Top of DATA TO PROCESS

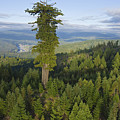 The Largest Patch Of Old Growth Redwood Print by Michael Nichols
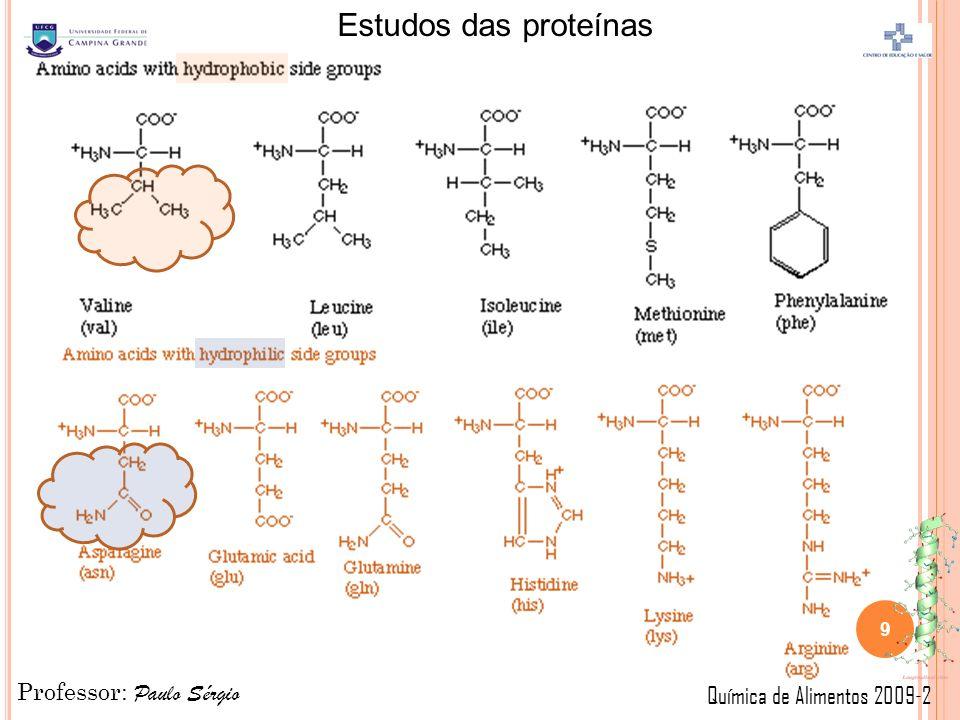Professor: Paulo Sérgio Química de Alimentos 2009-2 Estudos das proteínas 9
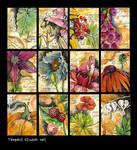 Botanical Studies / ATC by TempestErika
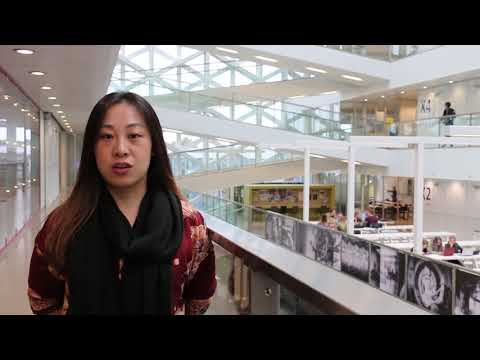 Chinese student Sara about the exchange programme Doing business in the world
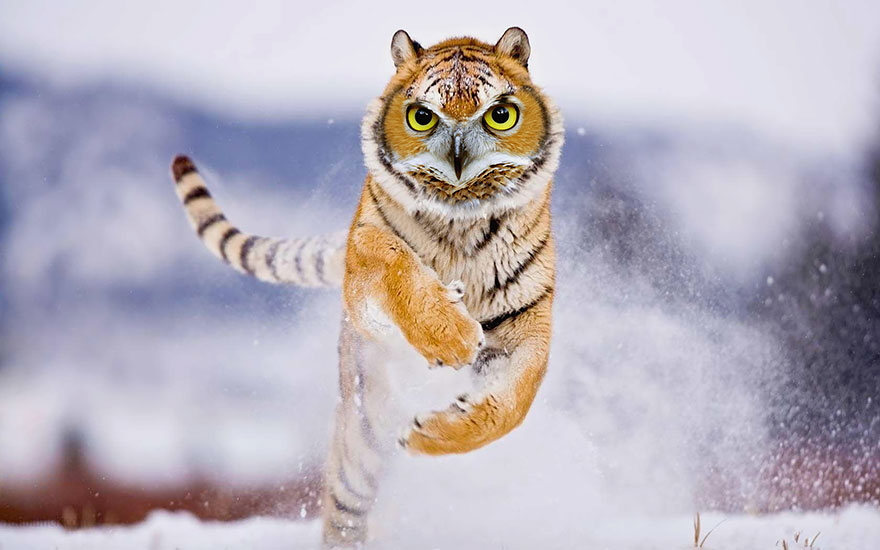 hibridos-animales-13
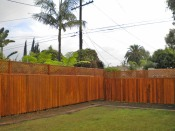 fence painted2s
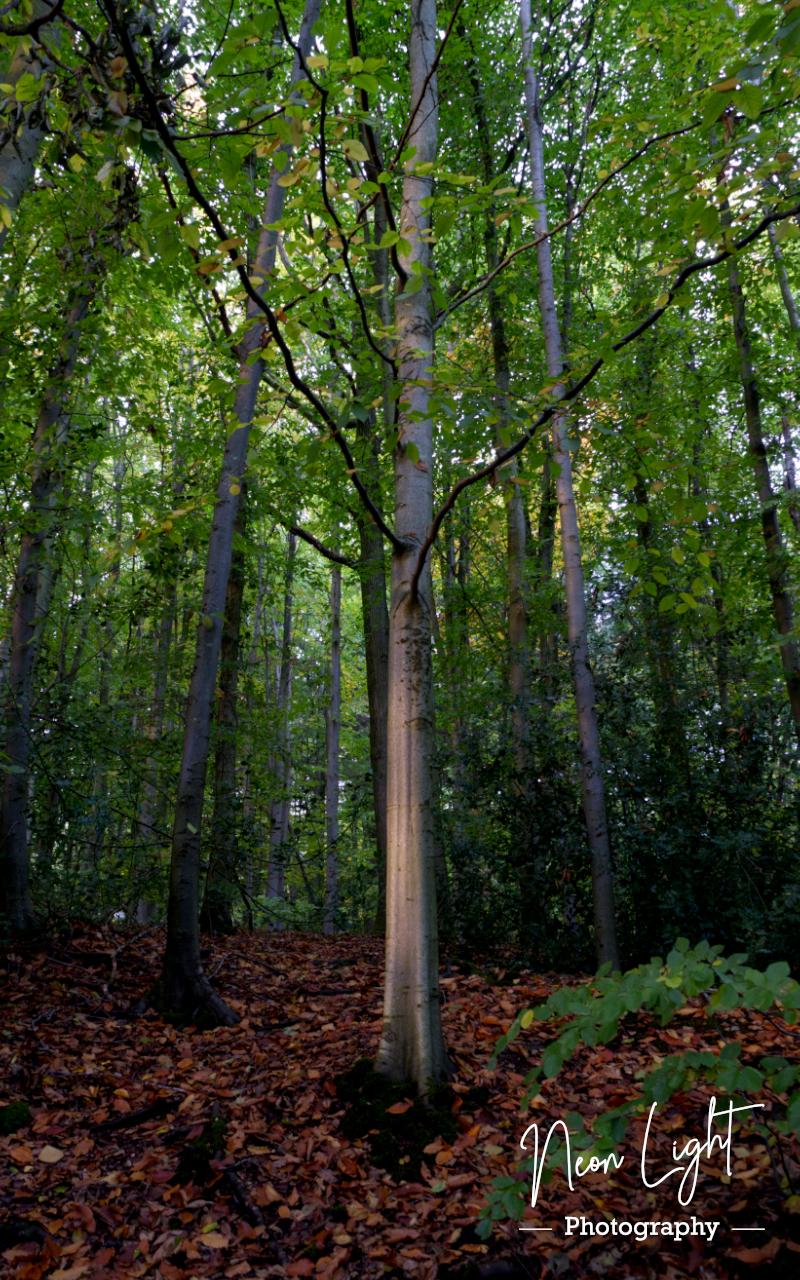 Autumn Towering Elm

Bottom of DATA TO PROCESS

◆ WORK ITEM
Leave the pictures behind and repeat each entry exactly.

◆ EXPECTED ANSWER
 The Largest Patch Of Old Growth Redwood Print by Michael Nichols
Professor: Paulo Sérgio Química de Alimentos 2009-2 Estudos das proteínas 9
 Botanical Studies / ATC by TempestErika
 Chinese student Sara about the exchange programme Doing business in the world
 hibridos-animales-13
 fence painted2s
 Autumn Towering Elm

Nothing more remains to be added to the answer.